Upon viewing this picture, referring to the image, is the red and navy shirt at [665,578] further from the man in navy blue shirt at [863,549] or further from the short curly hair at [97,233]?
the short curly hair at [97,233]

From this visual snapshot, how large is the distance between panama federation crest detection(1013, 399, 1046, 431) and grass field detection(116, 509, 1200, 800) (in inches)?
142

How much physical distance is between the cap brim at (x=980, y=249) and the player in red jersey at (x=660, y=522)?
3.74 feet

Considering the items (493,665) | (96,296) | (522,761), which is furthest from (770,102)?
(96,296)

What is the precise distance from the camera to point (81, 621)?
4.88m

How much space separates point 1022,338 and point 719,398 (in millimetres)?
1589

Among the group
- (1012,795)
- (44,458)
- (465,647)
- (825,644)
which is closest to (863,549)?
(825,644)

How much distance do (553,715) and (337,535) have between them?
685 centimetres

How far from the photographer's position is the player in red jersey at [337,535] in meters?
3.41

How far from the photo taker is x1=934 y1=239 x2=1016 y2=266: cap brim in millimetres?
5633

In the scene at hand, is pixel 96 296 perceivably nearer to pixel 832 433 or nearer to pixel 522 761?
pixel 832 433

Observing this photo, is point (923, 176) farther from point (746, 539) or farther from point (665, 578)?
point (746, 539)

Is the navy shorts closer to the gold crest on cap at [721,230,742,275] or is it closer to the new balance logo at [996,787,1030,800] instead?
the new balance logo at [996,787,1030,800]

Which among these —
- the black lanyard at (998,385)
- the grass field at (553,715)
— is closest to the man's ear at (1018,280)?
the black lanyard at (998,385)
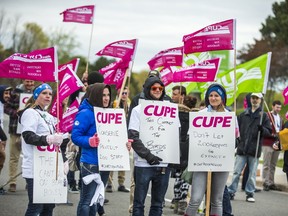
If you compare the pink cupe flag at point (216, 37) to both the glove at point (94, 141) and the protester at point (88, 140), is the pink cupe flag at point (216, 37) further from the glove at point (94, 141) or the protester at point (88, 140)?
the glove at point (94, 141)

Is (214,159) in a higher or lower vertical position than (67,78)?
lower

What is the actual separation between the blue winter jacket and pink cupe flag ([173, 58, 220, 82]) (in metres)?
4.11

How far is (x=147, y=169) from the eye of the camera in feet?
25.9

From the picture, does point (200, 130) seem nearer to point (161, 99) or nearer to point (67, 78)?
point (161, 99)

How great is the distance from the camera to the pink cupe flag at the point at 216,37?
933cm

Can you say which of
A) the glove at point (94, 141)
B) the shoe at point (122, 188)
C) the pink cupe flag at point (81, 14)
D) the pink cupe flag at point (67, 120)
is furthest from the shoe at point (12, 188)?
the pink cupe flag at point (81, 14)

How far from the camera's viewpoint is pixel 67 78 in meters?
9.51

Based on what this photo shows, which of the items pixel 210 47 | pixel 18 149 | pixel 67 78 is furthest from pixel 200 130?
pixel 18 149

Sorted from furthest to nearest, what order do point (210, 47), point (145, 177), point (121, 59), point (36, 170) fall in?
point (121, 59), point (210, 47), point (145, 177), point (36, 170)

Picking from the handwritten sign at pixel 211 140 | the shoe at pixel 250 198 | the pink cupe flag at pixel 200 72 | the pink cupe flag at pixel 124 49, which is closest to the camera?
the handwritten sign at pixel 211 140

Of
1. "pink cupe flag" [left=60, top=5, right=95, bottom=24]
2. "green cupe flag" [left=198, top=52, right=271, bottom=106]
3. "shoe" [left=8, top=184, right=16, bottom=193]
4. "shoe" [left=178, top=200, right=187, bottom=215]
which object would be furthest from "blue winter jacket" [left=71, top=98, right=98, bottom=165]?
"pink cupe flag" [left=60, top=5, right=95, bottom=24]

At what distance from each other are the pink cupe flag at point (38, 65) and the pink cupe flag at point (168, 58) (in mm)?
4676

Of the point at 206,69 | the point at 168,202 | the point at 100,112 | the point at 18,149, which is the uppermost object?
the point at 206,69

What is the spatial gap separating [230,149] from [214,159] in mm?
255
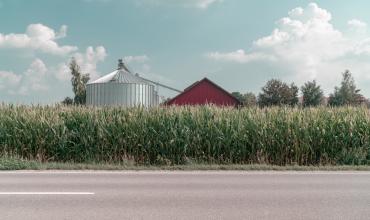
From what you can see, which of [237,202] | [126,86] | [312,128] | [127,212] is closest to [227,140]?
[312,128]

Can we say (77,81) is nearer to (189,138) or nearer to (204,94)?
(204,94)

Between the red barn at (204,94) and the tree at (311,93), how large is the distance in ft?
83.2

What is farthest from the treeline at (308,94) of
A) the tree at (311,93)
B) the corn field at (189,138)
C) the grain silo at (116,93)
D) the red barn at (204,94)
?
the corn field at (189,138)

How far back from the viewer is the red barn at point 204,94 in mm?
38406

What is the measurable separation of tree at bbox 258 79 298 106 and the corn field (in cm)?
4129

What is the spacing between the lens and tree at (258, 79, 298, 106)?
56.9 metres

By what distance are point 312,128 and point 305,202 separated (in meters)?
8.50

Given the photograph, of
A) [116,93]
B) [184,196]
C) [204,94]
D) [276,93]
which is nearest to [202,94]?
[204,94]

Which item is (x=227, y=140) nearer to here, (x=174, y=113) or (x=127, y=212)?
(x=174, y=113)

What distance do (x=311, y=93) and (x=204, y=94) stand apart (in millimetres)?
28033

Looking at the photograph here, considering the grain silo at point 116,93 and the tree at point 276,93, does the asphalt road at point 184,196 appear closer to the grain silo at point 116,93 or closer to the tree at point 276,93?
the grain silo at point 116,93

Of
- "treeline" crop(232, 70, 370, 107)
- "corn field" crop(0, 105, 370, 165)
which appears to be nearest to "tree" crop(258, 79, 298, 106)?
"treeline" crop(232, 70, 370, 107)

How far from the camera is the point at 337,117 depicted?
16.2 metres

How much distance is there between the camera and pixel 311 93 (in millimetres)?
59719
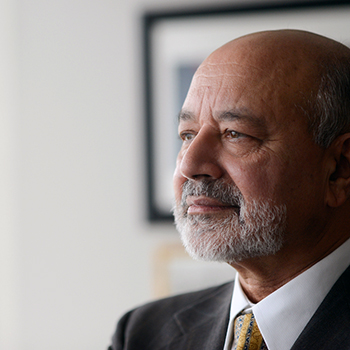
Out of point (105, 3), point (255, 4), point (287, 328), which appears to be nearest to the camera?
point (287, 328)

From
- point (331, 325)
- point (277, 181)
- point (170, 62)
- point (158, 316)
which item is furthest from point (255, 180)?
point (170, 62)

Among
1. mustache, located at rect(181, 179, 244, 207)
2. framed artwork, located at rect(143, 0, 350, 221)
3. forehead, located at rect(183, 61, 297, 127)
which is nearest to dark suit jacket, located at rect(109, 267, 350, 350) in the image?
mustache, located at rect(181, 179, 244, 207)

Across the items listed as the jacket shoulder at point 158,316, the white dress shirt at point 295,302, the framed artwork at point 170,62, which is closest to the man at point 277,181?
the white dress shirt at point 295,302

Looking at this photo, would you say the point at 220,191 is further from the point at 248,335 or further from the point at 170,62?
the point at 170,62

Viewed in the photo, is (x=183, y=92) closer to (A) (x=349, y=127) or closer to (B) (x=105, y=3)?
(B) (x=105, y=3)

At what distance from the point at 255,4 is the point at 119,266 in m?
1.39

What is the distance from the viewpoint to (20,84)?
91.0 inches

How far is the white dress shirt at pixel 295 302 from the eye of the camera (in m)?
0.97

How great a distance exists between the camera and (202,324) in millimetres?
1189

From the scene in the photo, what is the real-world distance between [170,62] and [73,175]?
0.73 metres

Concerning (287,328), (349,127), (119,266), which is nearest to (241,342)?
(287,328)

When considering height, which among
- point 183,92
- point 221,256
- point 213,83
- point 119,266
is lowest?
point 119,266

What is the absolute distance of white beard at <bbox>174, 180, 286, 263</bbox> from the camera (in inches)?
39.3

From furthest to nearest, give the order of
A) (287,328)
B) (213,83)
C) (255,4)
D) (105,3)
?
(105,3), (255,4), (213,83), (287,328)
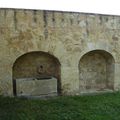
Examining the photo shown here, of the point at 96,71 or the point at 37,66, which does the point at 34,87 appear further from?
the point at 96,71

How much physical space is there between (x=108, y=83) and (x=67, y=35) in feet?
9.17

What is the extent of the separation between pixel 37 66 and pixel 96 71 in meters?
2.53

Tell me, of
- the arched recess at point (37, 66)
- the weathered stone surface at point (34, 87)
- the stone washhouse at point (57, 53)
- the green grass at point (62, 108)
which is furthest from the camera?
the arched recess at point (37, 66)

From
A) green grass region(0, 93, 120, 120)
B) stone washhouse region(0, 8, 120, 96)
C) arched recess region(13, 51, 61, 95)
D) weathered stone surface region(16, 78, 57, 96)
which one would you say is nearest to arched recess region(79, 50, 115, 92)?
stone washhouse region(0, 8, 120, 96)

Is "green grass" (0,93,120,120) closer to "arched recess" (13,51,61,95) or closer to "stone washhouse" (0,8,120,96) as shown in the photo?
"stone washhouse" (0,8,120,96)

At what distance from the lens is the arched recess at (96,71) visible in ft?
29.8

SHORT TASK: Extract each line of the records above that contains the word "barn", copying it in full.

TASK RESPONSE:
Between the red barn at (204,94) and the tree at (311,93), how large is the distance in ft?
D) the red barn at (204,94)
How far back from the viewer is the red barn at point 204,94 in mm?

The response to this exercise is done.